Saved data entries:
———

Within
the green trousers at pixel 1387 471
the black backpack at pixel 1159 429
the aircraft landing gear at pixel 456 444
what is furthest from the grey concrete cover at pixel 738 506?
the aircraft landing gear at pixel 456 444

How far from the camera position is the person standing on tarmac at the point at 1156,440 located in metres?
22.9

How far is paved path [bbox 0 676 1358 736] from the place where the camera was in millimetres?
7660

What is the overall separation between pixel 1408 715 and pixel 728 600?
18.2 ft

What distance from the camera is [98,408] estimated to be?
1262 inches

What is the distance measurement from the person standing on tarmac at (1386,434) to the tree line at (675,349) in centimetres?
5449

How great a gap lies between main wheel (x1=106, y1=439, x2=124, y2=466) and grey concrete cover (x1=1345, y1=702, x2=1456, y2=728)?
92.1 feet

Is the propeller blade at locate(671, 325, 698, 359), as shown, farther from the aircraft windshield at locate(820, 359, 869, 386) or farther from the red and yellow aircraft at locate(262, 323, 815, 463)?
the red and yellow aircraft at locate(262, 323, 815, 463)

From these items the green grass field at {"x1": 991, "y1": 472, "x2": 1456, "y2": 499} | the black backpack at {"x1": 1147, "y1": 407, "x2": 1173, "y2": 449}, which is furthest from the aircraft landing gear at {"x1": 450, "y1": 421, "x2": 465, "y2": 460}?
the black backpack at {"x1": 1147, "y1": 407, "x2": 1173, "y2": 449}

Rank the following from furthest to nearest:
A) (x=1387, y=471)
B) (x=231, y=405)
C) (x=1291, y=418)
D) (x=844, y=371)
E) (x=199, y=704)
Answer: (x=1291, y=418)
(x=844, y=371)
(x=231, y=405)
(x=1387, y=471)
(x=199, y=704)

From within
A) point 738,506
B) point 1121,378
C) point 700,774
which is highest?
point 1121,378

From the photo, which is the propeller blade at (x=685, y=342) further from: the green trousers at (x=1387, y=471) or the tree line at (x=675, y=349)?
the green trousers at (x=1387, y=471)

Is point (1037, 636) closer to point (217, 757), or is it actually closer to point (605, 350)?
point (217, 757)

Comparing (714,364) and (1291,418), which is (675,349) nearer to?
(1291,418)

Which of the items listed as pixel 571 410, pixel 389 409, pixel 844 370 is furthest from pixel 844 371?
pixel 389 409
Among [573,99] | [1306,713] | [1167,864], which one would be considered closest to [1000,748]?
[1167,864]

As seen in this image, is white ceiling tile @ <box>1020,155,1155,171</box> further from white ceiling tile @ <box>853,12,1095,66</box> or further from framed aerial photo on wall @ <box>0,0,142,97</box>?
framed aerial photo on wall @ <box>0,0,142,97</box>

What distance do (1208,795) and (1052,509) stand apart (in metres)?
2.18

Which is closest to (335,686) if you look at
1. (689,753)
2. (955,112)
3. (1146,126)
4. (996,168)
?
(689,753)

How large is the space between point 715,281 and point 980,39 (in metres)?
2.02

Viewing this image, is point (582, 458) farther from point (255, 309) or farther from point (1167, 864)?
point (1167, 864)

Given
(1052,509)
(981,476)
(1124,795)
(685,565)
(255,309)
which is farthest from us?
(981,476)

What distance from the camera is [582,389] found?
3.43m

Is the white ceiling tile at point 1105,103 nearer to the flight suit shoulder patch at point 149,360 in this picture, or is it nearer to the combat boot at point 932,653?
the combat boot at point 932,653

———

**Task:** Copy out every one of the records above word for word, with each line unchanged.

**Answer for this exercise:**
Within
the green trousers at pixel 1387 471
the black backpack at pixel 1159 429
the aircraft landing gear at pixel 456 444
what is furthest from the grey concrete cover at pixel 738 506?
the aircraft landing gear at pixel 456 444

How far from the camera position is the person standing on tarmac at the point at 1156,440 located in metres?
22.9

How far is paved path [bbox 0 676 1358 736] from the place where the camera was in millimetres?
7660

What is the overall separation between pixel 1408 715 and pixel 728 600?
18.2 ft

What distance from the camera is [98,408] estimated to be?
1262 inches

What is the distance measurement from the person standing on tarmac at (1386,434) to the tree line at (675,349) in centimetres?
5449

How great a gap lies between main wheel (x1=106, y1=439, x2=124, y2=466) and grey concrete cover (x1=1345, y1=702, x2=1456, y2=728)?
92.1 feet

Is the propeller blade at locate(671, 325, 698, 359), as shown, farther from the aircraft windshield at locate(820, 359, 869, 386) or farther from the red and yellow aircraft at locate(262, 323, 815, 463)?
the red and yellow aircraft at locate(262, 323, 815, 463)

From these items the green grass field at {"x1": 991, "y1": 472, "x2": 1456, "y2": 499} | the black backpack at {"x1": 1147, "y1": 407, "x2": 1173, "y2": 449}, which is furthest from the aircraft landing gear at {"x1": 450, "y1": 421, "x2": 465, "y2": 460}?
the black backpack at {"x1": 1147, "y1": 407, "x2": 1173, "y2": 449}

Rank the following from furthest to nearest:
A) (x=1387, y=471)
B) (x=231, y=405)
C) (x=1291, y=418)
D) (x=844, y=371)
E) (x=199, y=704)
Answer: (x=1291, y=418)
(x=844, y=371)
(x=231, y=405)
(x=1387, y=471)
(x=199, y=704)

From within
A) point 738,506
B) point 1121,378
C) point 700,774
which is highest?
point 1121,378

From the photo, which is the propeller blade at (x=685, y=342) further from: the green trousers at (x=1387, y=471) or the tree line at (x=675, y=349)?
the green trousers at (x=1387, y=471)

Is point (1037, 636) closer to point (217, 757), or is it actually closer to point (605, 350)?
point (217, 757)

Comparing (714,364) and (1291,418), which is (675,349) nearer to?
(1291,418)

Which of the items listed as pixel 571 410, pixel 389 409, pixel 844 370 is furthest from pixel 844 371?
pixel 389 409
Among [573,99] | [1306,713] | [1167,864], which one would be considered closest to [1000,748]?
[1167,864]

As seen in this image, is white ceiling tile @ <box>1020,155,1155,171</box> further from white ceiling tile @ <box>853,12,1095,66</box> or further from framed aerial photo on wall @ <box>0,0,142,97</box>?
framed aerial photo on wall @ <box>0,0,142,97</box>

What distance do (1208,795) and (1052,509) stand apart (in metres)?
2.18

Which is closest to (335,686) if you look at
1. (689,753)
2. (955,112)
3. (1146,126)
4. (996,168)
?
(689,753)

How large is the space between point 715,281 and point 980,39 (in metres)?
2.02

Viewing this image, is point (582, 458) farther from point (255, 309) or farther from point (1167, 864)?
point (1167, 864)

Given
(1052,509)
(981,476)
(1124,795)
(685,565)
(255,309)
which is farthest from us?
(981,476)

What distance from the camera is [582,389] found?
3.43m

Is the white ceiling tile at point 1105,103 nearer to the flight suit shoulder patch at point 149,360 in this picture, or is it nearer to the combat boot at point 932,653?
the combat boot at point 932,653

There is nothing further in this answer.